The Santa Monica-based CLARE Foundation has received a $975,000 grant from the federal Substance Abuse and Mental Health Service Administration (SAMHSA) to fund the implementation of a program assisting chronically homeless individuals.

CLARE, a nonprofit organization providing treatment and recovery services for alcoholism and substance abuse, was awarded one of 20 Cooperative Agreements to Benefit Homeless Individuals grants to reduce barriers to housing for the chronically homeless who struggle with mental and substance use disorders.

The funding will be used to support CLARE’s three-year Bridges to Housing project, which aims to create a system of care and support that will move chronically homeless individuals into permanent housing, support their continued stability, and help them to maintain their housing.

For this project, CLARE is partnering with other agencies serving this population on the Westside including, Edelman Mental Health Center, New Directions, St. Joseph Center in Venice, Step Up on Second in Santa Monica, the Venice Community Housing Corporation, and Venice Family Clinic. Implementation of the program began Sept. 30.

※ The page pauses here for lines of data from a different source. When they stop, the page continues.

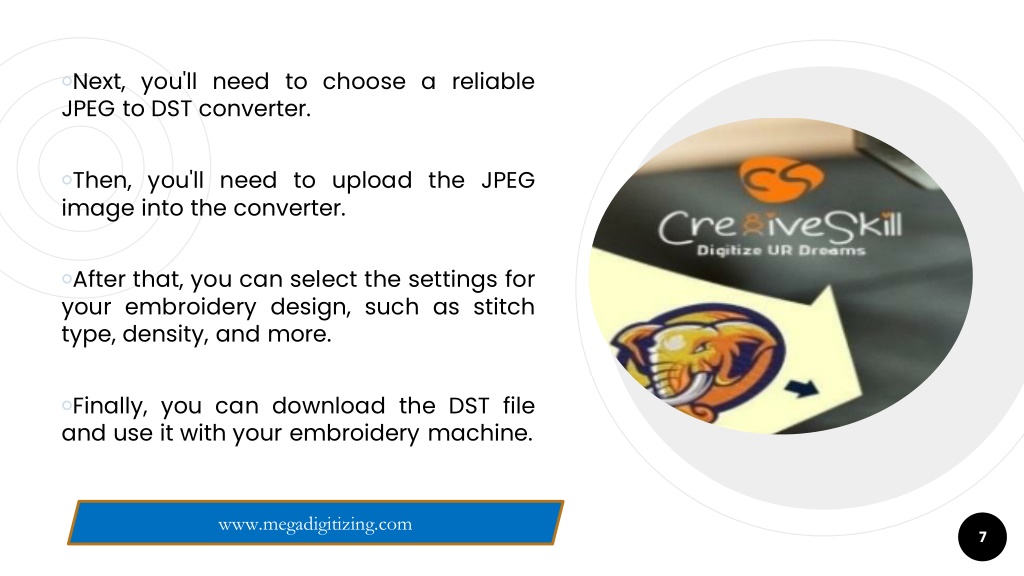 ◦Next, you'll need to choose a reliable JPEG to DST converter.

◦Then, you'll need to upload the JPEG image into the converter.

◦After that, you can select the settings for your embroidery design, such as stitch type, density, and more.

◦Finally, you can download the DST file and use it with your embroidery machine.

CreativeSkill
Digitize UR Dreams

www.megadigitizing.com

7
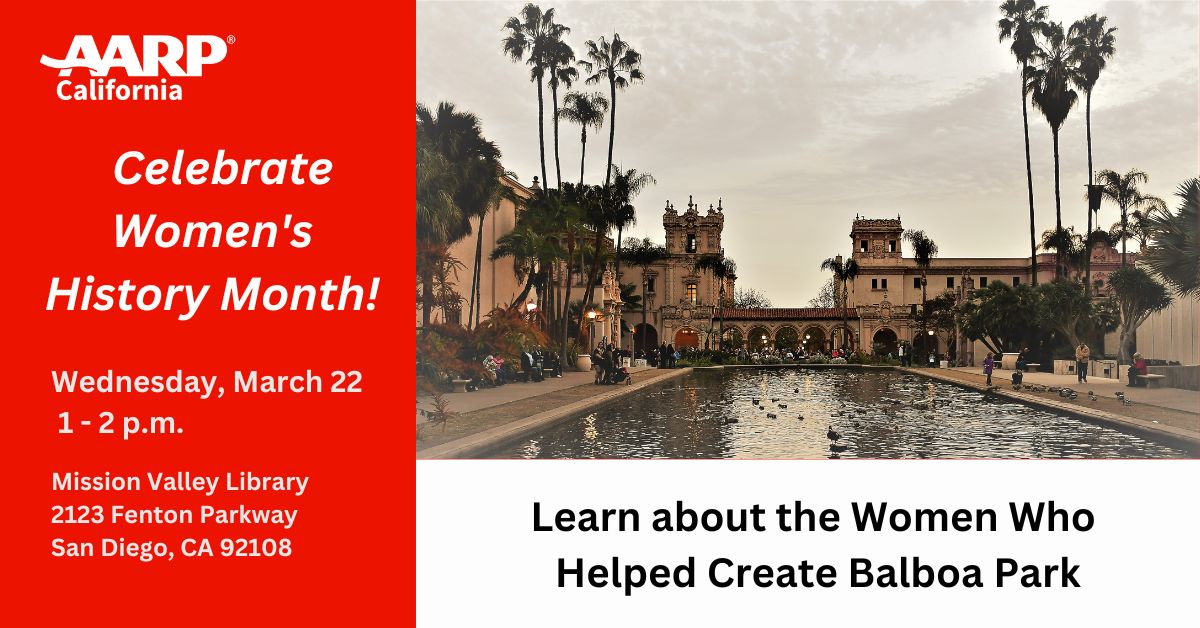 AARP®
California

Celebrate Women's History Month!

Wednesday, March 22
1 - 2 p.m.

Mission Valley Library
2123 Fenton Parkway
San Diego, CA 92108

Learn about the Women Who Helped Create Balboa Park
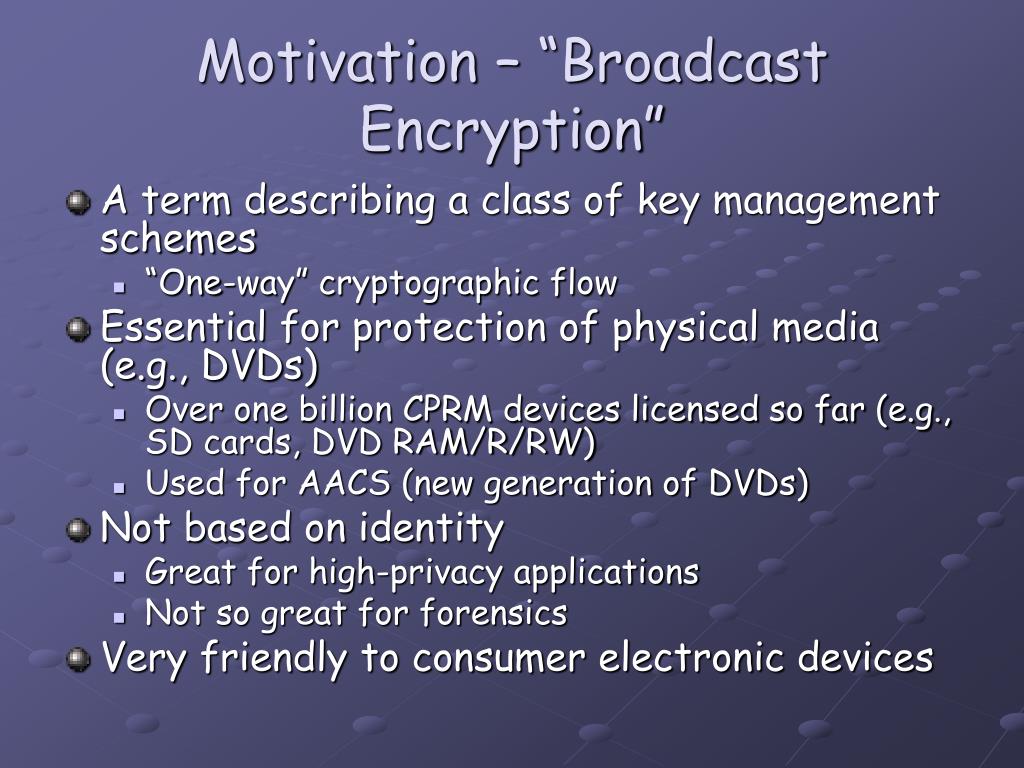 Motivation – “Broadcast Encryption”

A term describing a class of key management schemes
“One-way” cryptographic flow
Essential for protection of physical media (e.g., DVDs)
Over one billion CPRM devices licensed so far (e.g., SD cards, DVD RAM/R/RW)
Used for AACS (new generation of DVDs)
Not based on identity
Great for high-privacy applications
Not so great for forensics
Very friendly to consumer electronic devices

Using the “housing first” model, Bridges to Housing aims to place 90 chronically homeless individuals struggling with mental illness and/or substance use into permanent supportive housing over the course of three years, according to CLARE. In addition, the program will provide the participants with the comprehensive services necessary to maintain their stability in permanent housing.

Officials also hope the initiative will support the individuals in maintaining recovery from mental health and substance use disorders, establishing a medical home, and managing chronic diseases.

“The Bridges to Housing program is a huge step forward in our attempts to create a ‘no-wrong-door’ approach to providing housing, health care, and social services on the Westside of Los Angeles,” said Nicholas Vrataric, executive director of the CLARE Foundation.

“By working with our partner agencies, we hope to improve the outlook for the chronically homeless individuals in Los Angeles who have traditionally had the most difficulty accessing these services, despite their undeniable need.”

Throughout the course of the project, CLARE and its partners will work with UCLA’s department of Integrated Substance Abuse Programs to evaluate the success of the Bridges to Housing program.